FlexEnable utilizes smart materials by printing electronic circuits on flexible plastic film about the thickness of a sheet of paper to make the material more comfortable, according to the company’s website. These flexible devices can be incorporated into bandages or catheters for patient monitoring or health and fitness trackers with shatterproof displays.
“This is particularly important for health monitoring,” Paul Cain, FlexEnable strategy director, said, “because real-time monitoring can allow subtle conditions to be picked up at the earliest opportunity.”
According to a report from the global management consulting firm Accenture, use of wearable health trackers that monitor steps, heart rate and sleep has risen from 9 percent in 2014 to 21 percent in 2016. The majority of those surveyed — 78 percent — either currently wear or are willing to wear health-tracking technology.
At Pitt, this new theoretical model could push that trend further by eliminating the need for battery power and embedding computational power into the material itself.
The model works by using a chemical reaction to cause gel within the material to expand or shrink, which bends a tiny piezoelectric hair — a lever that generates electrical energy in response to applied pressure — mounted above the gel. As the gel moves, the voltage generated by the piezoelectric lever fluctuates.
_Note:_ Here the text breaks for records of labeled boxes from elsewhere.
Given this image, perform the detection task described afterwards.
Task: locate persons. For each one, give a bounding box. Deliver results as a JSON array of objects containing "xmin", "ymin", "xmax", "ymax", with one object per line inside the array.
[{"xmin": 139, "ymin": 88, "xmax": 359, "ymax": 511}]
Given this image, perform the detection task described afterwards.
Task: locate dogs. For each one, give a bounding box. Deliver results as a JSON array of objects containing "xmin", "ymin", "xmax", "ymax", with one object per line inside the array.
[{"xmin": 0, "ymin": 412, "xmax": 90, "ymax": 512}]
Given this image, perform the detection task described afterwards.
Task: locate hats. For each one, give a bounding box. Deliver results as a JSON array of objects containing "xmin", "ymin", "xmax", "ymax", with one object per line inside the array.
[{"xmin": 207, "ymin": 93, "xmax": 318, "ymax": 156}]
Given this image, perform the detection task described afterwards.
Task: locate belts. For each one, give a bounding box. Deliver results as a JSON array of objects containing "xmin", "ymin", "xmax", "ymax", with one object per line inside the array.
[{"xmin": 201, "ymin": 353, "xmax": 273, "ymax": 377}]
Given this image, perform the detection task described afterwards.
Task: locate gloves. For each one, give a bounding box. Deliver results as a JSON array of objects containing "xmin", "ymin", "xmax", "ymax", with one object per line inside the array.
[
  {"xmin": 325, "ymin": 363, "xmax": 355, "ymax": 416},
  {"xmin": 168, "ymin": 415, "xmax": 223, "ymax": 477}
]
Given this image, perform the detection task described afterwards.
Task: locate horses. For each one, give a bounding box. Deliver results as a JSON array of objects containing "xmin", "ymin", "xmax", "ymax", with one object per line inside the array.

The model material is made up of many gel and piezoelectric units. When they’re wired together into networks, their voltages can fluctuate either in or out of sync, allowing the system to communicate across the fibers in the material. When the units in a network sync up their voltages, it triggers an audible alert to the wearer or the physician.
Lead author Yan Fang and his PhD advisor Steven Levitan — both in the computer and electrical engineering department at Pitt — took inspiration from the field of “oscillator-based computing” to construct the pattern recognition aspect of the model material.
Unlike traditional computers that use mathematical operations such as addition or subtraction, oscillator-based computers can only perform pattern recognition, Balazs said, but the patterns it recognizes can be more complex than basic math.
“Other materials that compute use electronics like batteries, wires [or] electronic components,” Balazs said. “Our combination of chemistry and piezoelectrics really is cutting edge.”
DuPont USA, a chemical and healthcare company, is also working toward this kind of innovation, solving the problem of making “electronically enabled” clothing that is not bulky or over-engineered, according to Michael Burrows, electronics and communications global segment leader of wearables.
The company is printing stretchable electronic ink onto standard fabrics for tracking athletic performance.
FlexEnable, as is the case with many other wearable technologies, typically needs a battery, and requires periodic charging, according to Cain. In other projects, Rogers has addressed the battery problem by converting mechanical energy in the body into electrical charge. For example, Rogers harnessed the mechanical energy of the heart to power the stimulating electrodes in a pacemaker.
“In the context of wearables, batteries are always a problem,” Rogers said. “So, if you can develop an autonomous system that doesn’t require that kind of external power supply … I think that’s a very exciting vision for the future.”
Balazs and her co-authors’ model doesn’t require a battery either because their system uses chemical reactions as a power source.
Right now, the chemicals required for the reactions are expensive, but Fang expects that with time, the system will become more affordable, similar to the way that computers have downsized in both size and price tag over the last 50 years.
“Technology needs time to evolve,” Fang said. “This is brand new.”